When Paramount decided to re-make their unreleased silent, "The Canary Murder Case" (1928-29) as a talkie, they faced two problems. The first was that the title star, Louise Brooks, had accepted an offer to work in Germany and refused to return. The second was that director Mal St Clair had no knowledge of sound technique. And perhaps it's true too that he supported Miss Brooks' stand. She and Paramount had parted on bad terms because the studio refused to honor her contract. In any event, Frank Tuttle was engaged to direct the talkie. In order to get around the Brooks problem, the studio wheeled in a double, Margaret Livingston. Not only did Miss Livingston dub the Canary's voice (in an atrocious Brooklyn accent yet!) but also substituted visually in back-to-the-camera long shots. So what we have is a movie in which all the Brooks close-ups (in fact all the shots which show her face), plus at least one short clip in a hotel corridor and maybe the long shot of the dancing chorus in the theater (and perhaps the location snip of the speeding car), were directed by Mal St Clair, whereas the rest of the action was directed by Frank Tuttle. A major headache for the editor indeed, and he is to be commended for a sterling job of work under extremely difficult circumstances. The pace is odd, the cutting arrhythmical and even jarringly abrupt at times, but at least the narrative still makes sense.
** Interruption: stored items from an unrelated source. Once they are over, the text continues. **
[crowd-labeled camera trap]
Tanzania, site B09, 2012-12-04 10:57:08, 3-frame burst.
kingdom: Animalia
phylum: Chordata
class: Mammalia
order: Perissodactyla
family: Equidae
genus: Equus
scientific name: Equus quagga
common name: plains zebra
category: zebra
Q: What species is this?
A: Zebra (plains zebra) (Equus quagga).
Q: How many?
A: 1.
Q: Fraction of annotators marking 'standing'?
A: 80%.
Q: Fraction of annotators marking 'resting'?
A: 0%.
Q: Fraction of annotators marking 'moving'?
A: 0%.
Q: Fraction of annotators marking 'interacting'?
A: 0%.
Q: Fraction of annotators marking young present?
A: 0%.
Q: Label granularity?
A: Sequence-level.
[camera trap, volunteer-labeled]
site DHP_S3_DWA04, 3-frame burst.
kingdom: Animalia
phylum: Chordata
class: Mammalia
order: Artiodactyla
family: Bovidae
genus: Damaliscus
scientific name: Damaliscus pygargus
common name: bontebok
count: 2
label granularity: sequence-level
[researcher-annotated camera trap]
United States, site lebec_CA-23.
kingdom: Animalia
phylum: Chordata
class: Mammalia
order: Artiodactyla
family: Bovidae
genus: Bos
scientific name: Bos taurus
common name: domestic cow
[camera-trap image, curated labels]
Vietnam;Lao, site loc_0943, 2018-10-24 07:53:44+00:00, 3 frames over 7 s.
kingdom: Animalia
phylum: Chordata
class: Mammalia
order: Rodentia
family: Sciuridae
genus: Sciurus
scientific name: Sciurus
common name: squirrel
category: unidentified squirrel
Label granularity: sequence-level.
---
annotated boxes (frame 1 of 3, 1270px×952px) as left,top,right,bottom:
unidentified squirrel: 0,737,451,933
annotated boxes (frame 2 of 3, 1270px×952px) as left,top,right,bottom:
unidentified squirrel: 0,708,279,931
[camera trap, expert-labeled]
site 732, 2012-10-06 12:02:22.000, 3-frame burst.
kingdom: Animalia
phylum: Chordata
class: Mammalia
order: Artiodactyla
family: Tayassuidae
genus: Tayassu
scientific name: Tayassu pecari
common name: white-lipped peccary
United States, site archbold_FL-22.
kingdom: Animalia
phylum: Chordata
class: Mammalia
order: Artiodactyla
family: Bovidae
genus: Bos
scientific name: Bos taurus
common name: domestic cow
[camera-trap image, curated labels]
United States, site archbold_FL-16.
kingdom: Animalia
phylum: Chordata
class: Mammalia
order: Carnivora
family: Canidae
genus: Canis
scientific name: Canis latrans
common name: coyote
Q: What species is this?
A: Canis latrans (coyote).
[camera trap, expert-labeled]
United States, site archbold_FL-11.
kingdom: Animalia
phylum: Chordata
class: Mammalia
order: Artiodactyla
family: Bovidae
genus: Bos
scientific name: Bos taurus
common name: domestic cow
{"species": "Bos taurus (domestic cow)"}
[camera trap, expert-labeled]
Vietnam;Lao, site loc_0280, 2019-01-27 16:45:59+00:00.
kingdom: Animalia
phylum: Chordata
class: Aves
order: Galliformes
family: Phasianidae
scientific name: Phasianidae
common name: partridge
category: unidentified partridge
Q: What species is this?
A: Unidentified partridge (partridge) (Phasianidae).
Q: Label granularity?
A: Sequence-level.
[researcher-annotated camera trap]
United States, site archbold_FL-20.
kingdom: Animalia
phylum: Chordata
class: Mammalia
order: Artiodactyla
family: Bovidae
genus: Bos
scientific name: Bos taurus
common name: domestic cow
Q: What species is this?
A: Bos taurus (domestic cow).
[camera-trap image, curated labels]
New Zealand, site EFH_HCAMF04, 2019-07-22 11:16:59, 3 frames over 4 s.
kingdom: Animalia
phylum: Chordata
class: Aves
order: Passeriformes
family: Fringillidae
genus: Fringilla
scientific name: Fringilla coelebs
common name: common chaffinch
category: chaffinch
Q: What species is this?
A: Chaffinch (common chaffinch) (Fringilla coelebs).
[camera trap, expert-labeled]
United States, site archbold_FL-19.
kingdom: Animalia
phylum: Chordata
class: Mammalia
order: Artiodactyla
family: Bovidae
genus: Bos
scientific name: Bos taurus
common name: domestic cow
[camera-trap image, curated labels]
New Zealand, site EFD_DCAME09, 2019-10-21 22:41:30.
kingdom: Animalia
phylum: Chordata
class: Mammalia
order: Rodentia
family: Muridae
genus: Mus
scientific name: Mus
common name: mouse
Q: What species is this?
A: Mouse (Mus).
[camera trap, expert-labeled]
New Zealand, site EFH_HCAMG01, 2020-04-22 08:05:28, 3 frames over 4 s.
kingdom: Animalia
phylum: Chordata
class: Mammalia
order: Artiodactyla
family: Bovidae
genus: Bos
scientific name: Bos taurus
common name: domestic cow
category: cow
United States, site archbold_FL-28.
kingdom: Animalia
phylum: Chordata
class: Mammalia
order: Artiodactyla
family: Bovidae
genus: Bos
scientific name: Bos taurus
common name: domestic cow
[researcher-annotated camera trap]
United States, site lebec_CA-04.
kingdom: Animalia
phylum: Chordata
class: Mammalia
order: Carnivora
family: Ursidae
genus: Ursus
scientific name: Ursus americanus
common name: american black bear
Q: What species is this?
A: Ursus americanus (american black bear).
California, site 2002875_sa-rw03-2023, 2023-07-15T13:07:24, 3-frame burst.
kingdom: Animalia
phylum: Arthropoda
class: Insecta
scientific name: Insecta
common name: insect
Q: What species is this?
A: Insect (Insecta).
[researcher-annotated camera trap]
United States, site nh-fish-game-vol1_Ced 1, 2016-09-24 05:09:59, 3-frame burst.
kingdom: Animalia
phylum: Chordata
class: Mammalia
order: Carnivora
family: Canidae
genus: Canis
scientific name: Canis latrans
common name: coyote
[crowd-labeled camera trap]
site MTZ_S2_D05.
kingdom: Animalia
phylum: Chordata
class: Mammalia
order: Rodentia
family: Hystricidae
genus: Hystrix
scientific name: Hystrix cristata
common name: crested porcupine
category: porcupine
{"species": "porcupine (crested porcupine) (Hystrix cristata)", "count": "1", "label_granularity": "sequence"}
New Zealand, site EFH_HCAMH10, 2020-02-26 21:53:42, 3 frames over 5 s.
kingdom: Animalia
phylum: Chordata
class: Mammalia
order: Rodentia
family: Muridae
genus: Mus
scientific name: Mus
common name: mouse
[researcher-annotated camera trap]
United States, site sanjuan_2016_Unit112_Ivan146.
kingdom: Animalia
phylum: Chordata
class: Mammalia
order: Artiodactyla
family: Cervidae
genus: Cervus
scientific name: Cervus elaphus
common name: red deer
Presented here is the visually striking Window Card.

whatever became of?

Ever seen this part of the now classic Three Stooges short THREE LITTLE PIGSKINS (1934)? Bet ya haven't. Why? we'll, although filmed, it never made it into the final release version of the short!!! Most likely now residing in some landfill, at least we have this delightful still to view. Fun Fact: A very young and cute as heck Lucille Ball was featured in the same film.